Saved entries:
####################

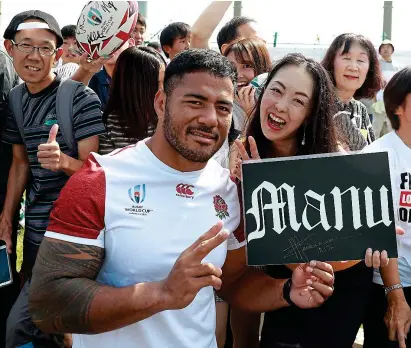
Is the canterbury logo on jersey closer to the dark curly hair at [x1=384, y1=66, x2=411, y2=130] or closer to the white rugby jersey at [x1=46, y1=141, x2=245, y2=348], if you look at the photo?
the white rugby jersey at [x1=46, y1=141, x2=245, y2=348]

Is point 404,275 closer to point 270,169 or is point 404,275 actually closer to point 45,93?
point 270,169

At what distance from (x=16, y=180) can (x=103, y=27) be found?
1.17 m

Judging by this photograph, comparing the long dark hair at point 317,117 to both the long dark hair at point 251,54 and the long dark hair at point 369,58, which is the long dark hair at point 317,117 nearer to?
the long dark hair at point 251,54

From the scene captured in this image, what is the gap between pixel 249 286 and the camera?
8.12 feet

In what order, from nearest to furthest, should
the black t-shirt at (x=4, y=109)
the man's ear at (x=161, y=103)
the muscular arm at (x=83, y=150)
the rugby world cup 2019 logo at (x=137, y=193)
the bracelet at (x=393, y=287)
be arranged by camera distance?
the rugby world cup 2019 logo at (x=137, y=193), the man's ear at (x=161, y=103), the bracelet at (x=393, y=287), the muscular arm at (x=83, y=150), the black t-shirt at (x=4, y=109)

####################

**Your instructions**
Revise the items above by replacing every occurrence of "closer to" with "nearer to" and leaving all other text unchanged. Leave the pictures out of your answer.

**Output of the exercise**
Is the canterbury logo on jersey nearer to the dark curly hair at [x1=384, y1=66, x2=411, y2=130] or nearer to the white rugby jersey at [x1=46, y1=141, x2=245, y2=348], if you look at the photo?
the white rugby jersey at [x1=46, y1=141, x2=245, y2=348]

Is point 404,275 nearer to point 270,169 or is point 404,275 actually nearer to point 45,93?
point 270,169

At what distance from (x=16, y=180) can (x=103, y=27) be found?
1.17 m

Judging by this photograph, comparing the long dark hair at point 317,117 to both the long dark hair at point 251,54 and the long dark hair at point 369,58, which is the long dark hair at point 317,117 nearer to?
the long dark hair at point 251,54

From the scene captured in this image, what is the gap between pixel 249 286 and the camera?
8.12 feet

In what order, from nearest to furthest, should
the black t-shirt at (x=4, y=109)
the man's ear at (x=161, y=103)
the muscular arm at (x=83, y=150)
the rugby world cup 2019 logo at (x=137, y=193)
the bracelet at (x=393, y=287)
be arranged by camera distance?
the rugby world cup 2019 logo at (x=137, y=193), the man's ear at (x=161, y=103), the bracelet at (x=393, y=287), the muscular arm at (x=83, y=150), the black t-shirt at (x=4, y=109)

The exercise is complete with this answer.